## The task
Among the entries, find the lines with the string "Rusa" and report them.

## Recorded information
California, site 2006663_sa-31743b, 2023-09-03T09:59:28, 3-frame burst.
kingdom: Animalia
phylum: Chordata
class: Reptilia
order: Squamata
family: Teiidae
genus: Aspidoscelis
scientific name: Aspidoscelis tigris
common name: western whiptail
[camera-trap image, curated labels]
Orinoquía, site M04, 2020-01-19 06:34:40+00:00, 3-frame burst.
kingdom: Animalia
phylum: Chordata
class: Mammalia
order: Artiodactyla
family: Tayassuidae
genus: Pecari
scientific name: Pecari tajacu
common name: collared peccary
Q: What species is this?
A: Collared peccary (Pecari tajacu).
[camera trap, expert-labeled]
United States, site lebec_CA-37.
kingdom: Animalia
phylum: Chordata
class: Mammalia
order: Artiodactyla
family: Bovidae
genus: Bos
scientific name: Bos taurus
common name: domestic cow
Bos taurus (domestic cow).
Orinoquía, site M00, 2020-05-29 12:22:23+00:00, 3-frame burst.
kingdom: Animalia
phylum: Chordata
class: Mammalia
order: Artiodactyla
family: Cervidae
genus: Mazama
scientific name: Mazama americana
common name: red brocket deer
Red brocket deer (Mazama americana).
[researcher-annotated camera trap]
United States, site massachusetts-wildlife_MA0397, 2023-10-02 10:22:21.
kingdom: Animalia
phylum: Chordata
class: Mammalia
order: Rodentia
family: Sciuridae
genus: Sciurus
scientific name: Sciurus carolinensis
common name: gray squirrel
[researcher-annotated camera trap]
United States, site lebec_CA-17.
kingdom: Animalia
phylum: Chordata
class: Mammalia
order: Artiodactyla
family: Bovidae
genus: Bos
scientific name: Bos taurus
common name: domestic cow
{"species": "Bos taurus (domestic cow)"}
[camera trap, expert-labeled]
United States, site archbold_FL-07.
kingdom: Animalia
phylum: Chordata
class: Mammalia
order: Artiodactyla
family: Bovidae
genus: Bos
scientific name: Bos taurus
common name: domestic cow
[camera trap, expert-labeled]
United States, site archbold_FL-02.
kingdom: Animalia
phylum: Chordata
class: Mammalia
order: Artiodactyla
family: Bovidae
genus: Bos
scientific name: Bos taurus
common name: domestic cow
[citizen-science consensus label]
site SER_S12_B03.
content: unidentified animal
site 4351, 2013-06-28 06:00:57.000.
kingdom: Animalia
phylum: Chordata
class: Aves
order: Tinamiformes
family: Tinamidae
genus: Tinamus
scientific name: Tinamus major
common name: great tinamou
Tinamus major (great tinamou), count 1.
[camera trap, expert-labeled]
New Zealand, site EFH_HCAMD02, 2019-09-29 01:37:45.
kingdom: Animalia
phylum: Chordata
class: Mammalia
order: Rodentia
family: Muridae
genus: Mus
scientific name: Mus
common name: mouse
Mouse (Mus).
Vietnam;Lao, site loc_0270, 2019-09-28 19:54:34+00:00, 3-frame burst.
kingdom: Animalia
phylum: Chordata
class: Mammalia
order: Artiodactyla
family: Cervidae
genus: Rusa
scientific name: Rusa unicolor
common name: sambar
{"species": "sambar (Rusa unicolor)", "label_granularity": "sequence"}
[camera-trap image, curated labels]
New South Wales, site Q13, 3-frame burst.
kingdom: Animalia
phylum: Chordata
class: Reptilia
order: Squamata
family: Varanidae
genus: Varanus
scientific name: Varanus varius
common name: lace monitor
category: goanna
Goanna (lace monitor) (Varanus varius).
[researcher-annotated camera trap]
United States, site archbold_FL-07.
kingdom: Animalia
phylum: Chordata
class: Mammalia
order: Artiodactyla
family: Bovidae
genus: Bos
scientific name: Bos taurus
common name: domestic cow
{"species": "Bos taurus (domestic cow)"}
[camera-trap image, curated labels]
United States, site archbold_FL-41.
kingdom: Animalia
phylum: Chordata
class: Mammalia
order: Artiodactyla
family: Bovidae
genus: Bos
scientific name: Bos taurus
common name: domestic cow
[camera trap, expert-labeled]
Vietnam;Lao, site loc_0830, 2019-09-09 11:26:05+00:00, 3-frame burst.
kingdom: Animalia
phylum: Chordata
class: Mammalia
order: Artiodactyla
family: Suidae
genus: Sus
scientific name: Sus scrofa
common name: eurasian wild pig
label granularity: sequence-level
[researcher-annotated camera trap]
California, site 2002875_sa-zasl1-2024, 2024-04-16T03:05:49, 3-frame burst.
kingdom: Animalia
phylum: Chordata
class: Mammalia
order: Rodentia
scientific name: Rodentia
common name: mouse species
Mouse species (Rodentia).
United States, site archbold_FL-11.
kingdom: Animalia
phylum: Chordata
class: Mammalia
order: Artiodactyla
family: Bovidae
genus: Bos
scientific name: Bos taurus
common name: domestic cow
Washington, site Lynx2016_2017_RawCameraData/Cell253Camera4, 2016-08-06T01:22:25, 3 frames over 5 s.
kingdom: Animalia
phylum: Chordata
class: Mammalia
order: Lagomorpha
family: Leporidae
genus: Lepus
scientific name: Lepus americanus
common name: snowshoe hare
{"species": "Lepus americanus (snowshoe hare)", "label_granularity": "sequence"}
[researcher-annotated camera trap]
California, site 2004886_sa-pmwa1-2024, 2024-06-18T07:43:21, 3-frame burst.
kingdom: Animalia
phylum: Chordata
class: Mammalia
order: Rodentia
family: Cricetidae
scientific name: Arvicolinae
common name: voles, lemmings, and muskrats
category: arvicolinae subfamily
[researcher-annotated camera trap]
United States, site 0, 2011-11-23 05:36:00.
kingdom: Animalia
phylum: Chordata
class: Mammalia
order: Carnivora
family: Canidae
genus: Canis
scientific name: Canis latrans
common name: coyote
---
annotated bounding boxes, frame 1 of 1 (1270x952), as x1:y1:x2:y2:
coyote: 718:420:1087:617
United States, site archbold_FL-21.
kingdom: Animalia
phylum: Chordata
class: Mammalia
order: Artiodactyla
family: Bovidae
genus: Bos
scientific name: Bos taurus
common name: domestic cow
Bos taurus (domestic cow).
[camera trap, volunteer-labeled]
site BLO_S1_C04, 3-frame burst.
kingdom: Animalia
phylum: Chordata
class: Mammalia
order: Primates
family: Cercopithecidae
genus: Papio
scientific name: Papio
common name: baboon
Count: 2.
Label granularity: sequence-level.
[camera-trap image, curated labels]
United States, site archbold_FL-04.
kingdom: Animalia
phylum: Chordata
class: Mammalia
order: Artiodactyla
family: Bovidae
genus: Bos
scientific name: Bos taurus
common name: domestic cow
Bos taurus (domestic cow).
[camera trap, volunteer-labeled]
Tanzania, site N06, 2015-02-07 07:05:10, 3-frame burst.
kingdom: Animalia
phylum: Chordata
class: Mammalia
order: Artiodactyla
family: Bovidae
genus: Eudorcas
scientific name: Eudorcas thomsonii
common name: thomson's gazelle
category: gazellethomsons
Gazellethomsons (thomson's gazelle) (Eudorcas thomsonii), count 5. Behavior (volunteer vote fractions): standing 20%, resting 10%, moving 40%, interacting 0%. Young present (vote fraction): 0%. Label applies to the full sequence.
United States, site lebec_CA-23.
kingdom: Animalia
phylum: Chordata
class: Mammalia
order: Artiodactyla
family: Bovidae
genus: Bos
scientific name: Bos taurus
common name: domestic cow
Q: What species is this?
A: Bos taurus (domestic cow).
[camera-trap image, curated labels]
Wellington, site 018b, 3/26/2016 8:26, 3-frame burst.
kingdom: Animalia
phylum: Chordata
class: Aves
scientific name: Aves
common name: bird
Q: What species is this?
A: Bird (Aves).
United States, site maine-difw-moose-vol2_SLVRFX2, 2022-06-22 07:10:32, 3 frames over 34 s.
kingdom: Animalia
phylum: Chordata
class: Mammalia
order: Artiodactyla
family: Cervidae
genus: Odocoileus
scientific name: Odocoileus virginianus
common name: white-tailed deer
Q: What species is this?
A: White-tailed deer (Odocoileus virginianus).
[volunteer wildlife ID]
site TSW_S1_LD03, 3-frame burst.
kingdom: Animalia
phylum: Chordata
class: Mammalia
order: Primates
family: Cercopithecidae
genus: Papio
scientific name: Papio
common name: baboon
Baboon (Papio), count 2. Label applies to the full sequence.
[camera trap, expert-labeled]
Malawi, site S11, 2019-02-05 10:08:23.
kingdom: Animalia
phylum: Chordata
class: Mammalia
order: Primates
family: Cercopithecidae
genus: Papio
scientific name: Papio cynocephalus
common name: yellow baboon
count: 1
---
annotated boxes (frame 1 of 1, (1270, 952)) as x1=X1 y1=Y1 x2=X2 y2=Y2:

## Response to this task
genus: Rusa
scientific name: Rusa unicolor
{"species": "sambar (Rusa unicolor)", "label_granularity": "sequence"}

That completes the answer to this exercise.